Daughter of Mystery

Daughter of Mystery - Heather  Rose Jones First thoughts:

5 stars! Didn't think i would like this after the first couple of chapters almost put me to sleep. :) But once I got used to the prose and realized the import of what had initially seemed like pointless minutiae, it was just Wow! simply amazing writing and world building. Loved the incredible attention to detail, logic, language and imagery. All of that plus a gripping tale of impossible love, mystery, intrigues, treachery and even magic! If only all period romances were like this, I would not have avoided them like the plague. :) Detailed review later....when I'm done with book 2.

Note: Definitely not a lazy afternoon read. One needs to give the book the careful attention it deserves. A dictionary will come in handy too. :)

Review Proper:

This book is the first of a series set in a fictional principality named Alpennia around the time of 18th century Europe. It is about the struggles of two young women against the traditional gender roles and expectations demanded by respectable society and by their particular social class.

All her life, Margerit has dreamed of scholarly pursuits rather than snagging the most eligible man her meager dowry can buy. But being an orphan means she is completely at the mercy of her uncle's financial means and generosity...or lack thereof. And that means a traditional life and future that has already been pre-planned for her--marriage to a respectable gentleman and children. A sudden fortuitous turn of events finds Margerit inheriting a huge fortune which opens doors to unlimited possibilities. But being a minor, Margerit's uncle is still in charge of her financial affairs, and therefore her life. How can Margerit escape her uncle's clutches and the endless parade of husband-shopping balls? And how can she pursue her dream of studying in university and dabbling in the mysteries of the saints? Due to the machinations of Margerit's benefactor, Margerit also inherited an enigmatic bodyguard named Barbra, who seems to have her own agenda and her own dark past to deal with. Surprisingly, the two bond over books, philosophy and a passion for learning. And thus begin their adventures in Rotenek.

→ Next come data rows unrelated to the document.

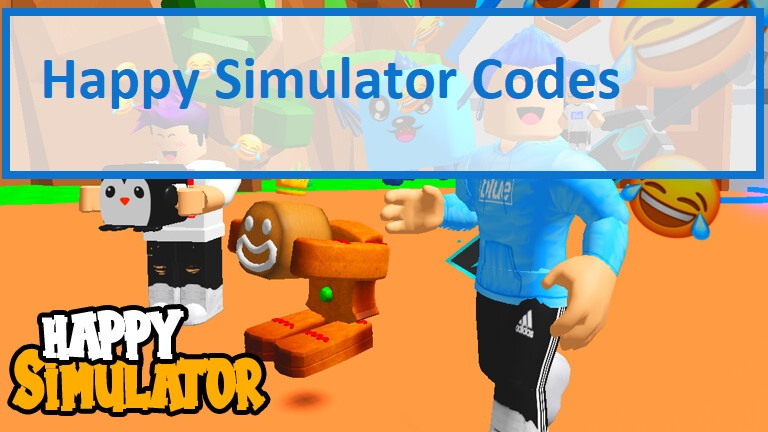 Happy Simulator Codes
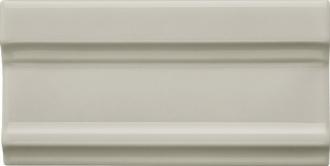 ADNE5512 Cornisa Clasica Silver Mist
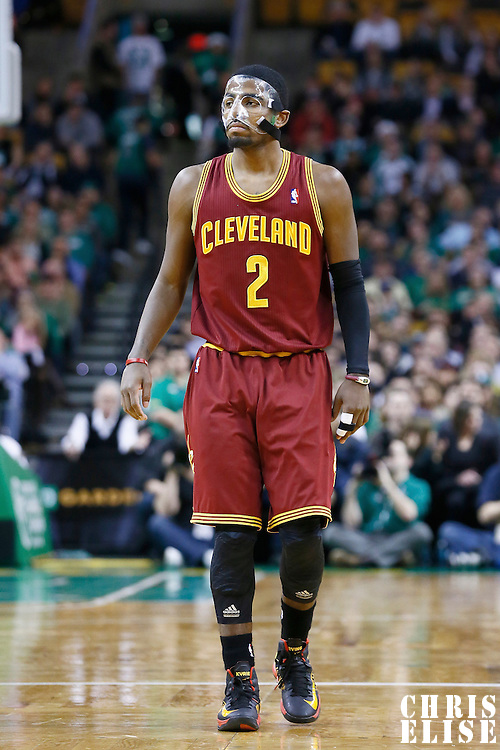 19 December 2012: Cleveland Cavaliers point guard Kyrie Irving (2) is seen during the Boston Celtics 103-91 victory over the Cleveland Cavaliers at the TD Garden, Boston, Massachusetts, USA.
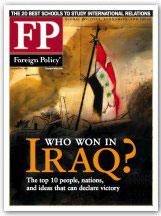 Los vencedores de la guerra de Irak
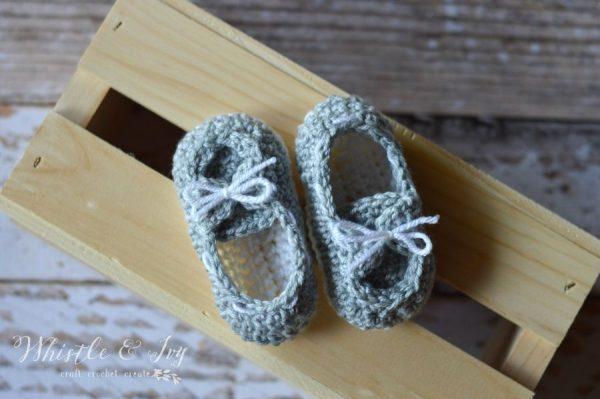 crochetbabyboatbooties4WM
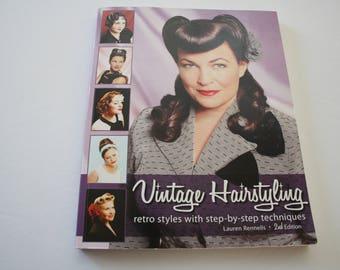 vintage hairstyling book pdf download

The author's use of period language lends an air of authenticity to her depiction of the noble and upper class life. The prose is appropriately formal and stuffy which took a while for this contemporary reader to get used to. I admit the last time I tackled a similarly styled work (Gay Pride and Prejudice) I gave up after the first chapter. And I almost did here too. But the unusual and intriguing plot drew me in. The idea of taking traditional religious canon and worship and turning them into vehicles of magical spells is as audacious as it is logical (the author's explanation almost made it plausible). Once you get beyond the first two chapters, you realize the detailed world the author constructed is nothing short of astounding. From the physical settings, to the social structures, to the legal vagaries of inheritance and succession and most especially to the methodical and 'scientific' way of harnessing spiritual power--everything speaks of an intelligent, scholarly, well-researched and expertly-plotted book. There is so much to enjoy here. Aside from the feminist struggle for freedom from traditional gender roles, there is also a more earthly struggle for control of a vast estate, power struggles for control of the throne, a mystery or two for the reader to unearth, and lots of legal and political maneuvering in between. All that plus the archaic prose, and you have a book that requires the reader's full attention to truly appreciate. Definitely not a lazy afternoon read.

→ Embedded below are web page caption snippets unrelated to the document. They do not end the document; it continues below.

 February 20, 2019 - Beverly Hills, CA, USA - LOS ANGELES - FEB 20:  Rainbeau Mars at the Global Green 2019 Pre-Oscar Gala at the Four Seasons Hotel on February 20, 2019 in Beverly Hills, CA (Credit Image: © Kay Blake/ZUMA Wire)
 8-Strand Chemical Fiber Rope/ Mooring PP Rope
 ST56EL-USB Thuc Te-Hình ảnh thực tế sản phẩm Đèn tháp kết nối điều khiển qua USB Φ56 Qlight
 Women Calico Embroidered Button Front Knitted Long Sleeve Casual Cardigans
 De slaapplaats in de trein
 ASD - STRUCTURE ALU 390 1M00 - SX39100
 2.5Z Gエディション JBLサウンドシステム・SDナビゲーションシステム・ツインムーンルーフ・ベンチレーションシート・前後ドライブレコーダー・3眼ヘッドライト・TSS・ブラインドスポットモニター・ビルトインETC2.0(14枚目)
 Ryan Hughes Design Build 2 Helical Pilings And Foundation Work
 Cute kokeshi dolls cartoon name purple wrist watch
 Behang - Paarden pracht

My only complaint (more of an observation really, because this book is really so much more than just a romance) is that the development of the 'romance' wasn't given all that much attention and as a result felt somewhat rushed. It is not the lack of explicit scenes. I thought the demure intimate scenes were quite appropriate and in keeping with the tenor of the book. But the jump from admiration for a best friend to lust for a lover of the same gender, for someone as conservatively raised and innocent as Margerit, merited more exploration. Also the lack of anything explicit beyond kisses means I never really found out when exactly was it that they actually took the next step.

Overall though, the book's most impressive achievement is transporting me to another world and another time, and what a grand time it was too.